Several ceremonies begin with the consecration of a pot of water; water is the cleanser. The mantras call out the seven sacred rivers by name and invoke their symbolic presence in the pot of water in front of the worshipper.
In a simple yet powerful gesture, the worshipper sails through the sacred geography of India all the way from the lush Kaveri delta to the snowcapped peaks of the Himalayas where the Ganga originates.
What is the state of our rivers today?
Watching Indian movies made in the 1960s make us gasp with surprise at the sight of empty thoroughfares in metros such as Chennai. Some of us even remember that state.
How did we become so big? So crowded? So polluted?
It is the same story with rivers. Any part of the world would acknowledge that the state of rivers is not the same as it was half a century ago. A consumption-oriented lifestyle and a stupendous growth in population and unchecked use of rivers as dumping grounds for industrial waste — one could go on and on about the causes of pollution — the least that we could do would be to acknowledge that there is a serious measure of deterioration happening right in front of our eyes!
Is there anything we can do about it?
The first step is bringing awareness regarding water resources to humanity at large.
To get there, it is important to be aware of the names of rivers. Just calling them out by name accomplishes that. The traditional sloka on rivers names the seven most sacred rivers of Bharata Varsha.
However, isn’t every single water body sacred? Why don’t we look at rivers as sources of nectar ‘amritam’ — that which grants life; a super human being which can nourish us, yet needs to be taken care of by us.
There is a global move to declare rivers as human entities with rights. It makes sense to do so — but haven’t rivers always been divine entities in the Indic dharmic world?
Why don’t we reflect on that nature of our relationship with rivers?
It is easy to relate to rivers in song.

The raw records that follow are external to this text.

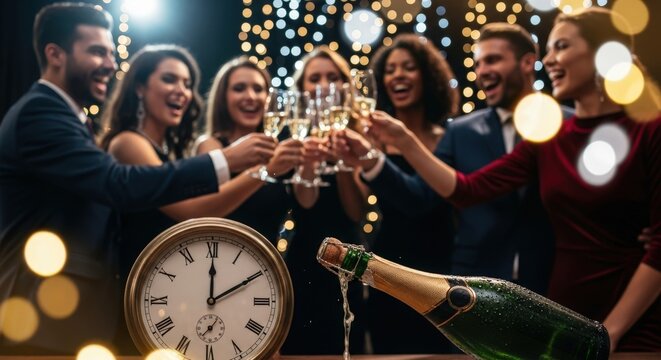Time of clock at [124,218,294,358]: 12:09
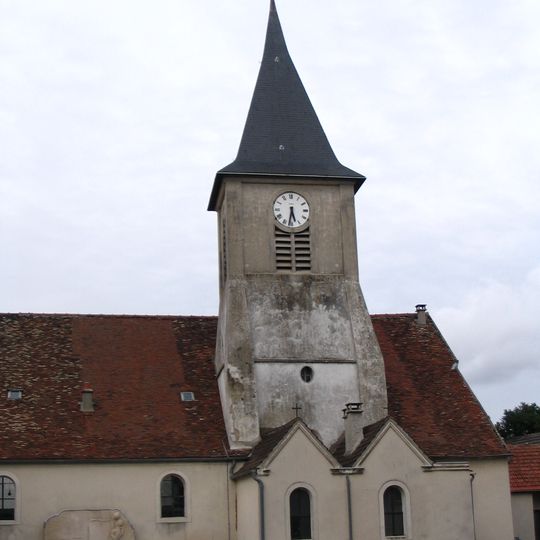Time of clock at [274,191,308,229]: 5:31
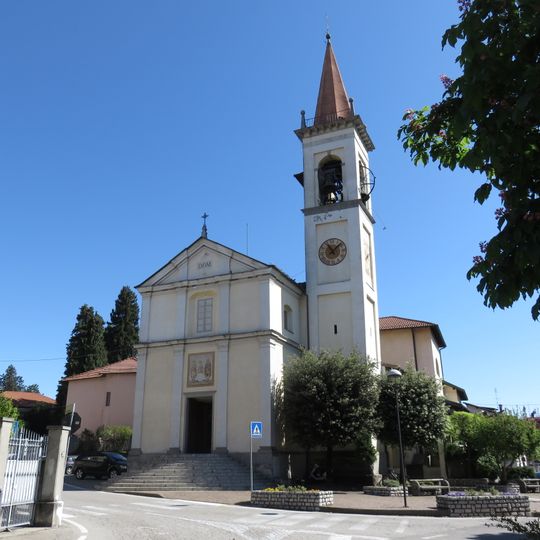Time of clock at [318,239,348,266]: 11:07
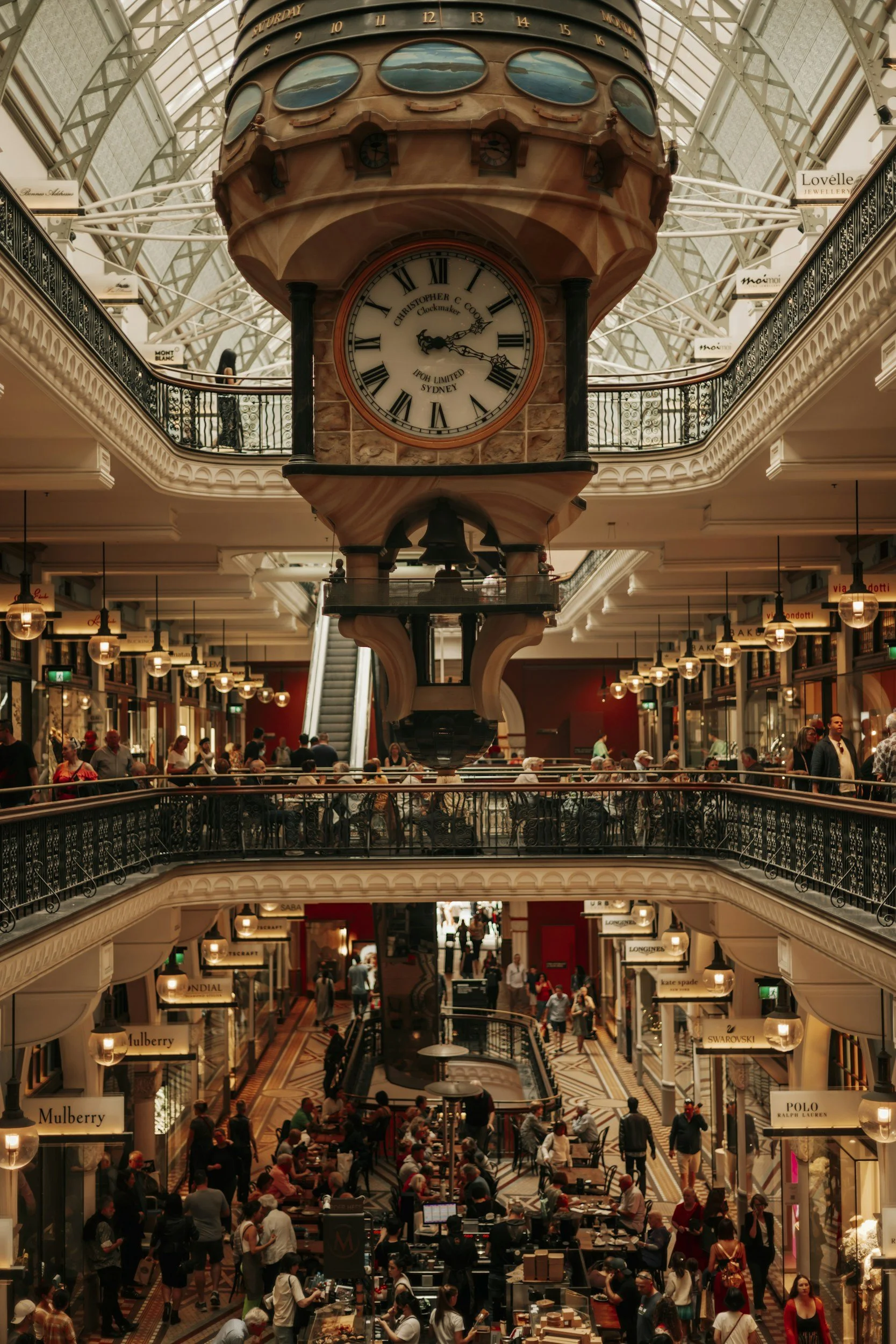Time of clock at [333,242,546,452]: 2:18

Two hundred years ago, the celebrated Vaggeyakara Muthuswami Dikshitar reflected upon Shiva, Jambukeswara as the manifestation of ‘water’ — one of the panchamaha-bhutas (the five elements of wind, water, fire, earth and space), and brought into focus the names of several rivers in a majestic kriti in the raga Yamuna Kalyani.
We bring out this new song in 2021. ‘Rivers of India’ is a tribute to the spiritual heritage of India that venerates our precious natural resources with the approach that they are as important as we are, if not more important!
We name about 51 rivers from all over India in this song. Their very names inspire us; their waters flow through our bodies.
The ancient names of these rivers are magical, they are musical; they are alliterative; and when strung together in song in the raga Yamuna Kalyani in a seven beat cycle, they evoke images of how we would like them to be; pristine, clear, life sustaining — a state vastly different from the polluted (yet redeemable) reality of today.
And when they are acknowledged with the Tamil phrase ’nadanthaai vaazhi’ from the 1,800-year-old epic Silappathikaram, we strengthen our resolve to become partners in nurturing our precious water resources.
It takes collective awareness, will and action to restore our rivers. Recognizing and revering rivers is the first baby step in that direction.
Let us celebrate the rivers of India.
(The author, an alumnus of IIT Madras, is the creator of the song ‘Rivers of India’ at the core of the music video by the same name - released by the International Center for Clean Water, IIT Madras on Earthday 2021 featuring musical stars Bombay Jayashri, her son Amrit Ramnath, Kaushiki Chakraborty and her son Rishith Desikan, and Sai Shravanam along with a supporting chorus of singers (virtual) from around the world).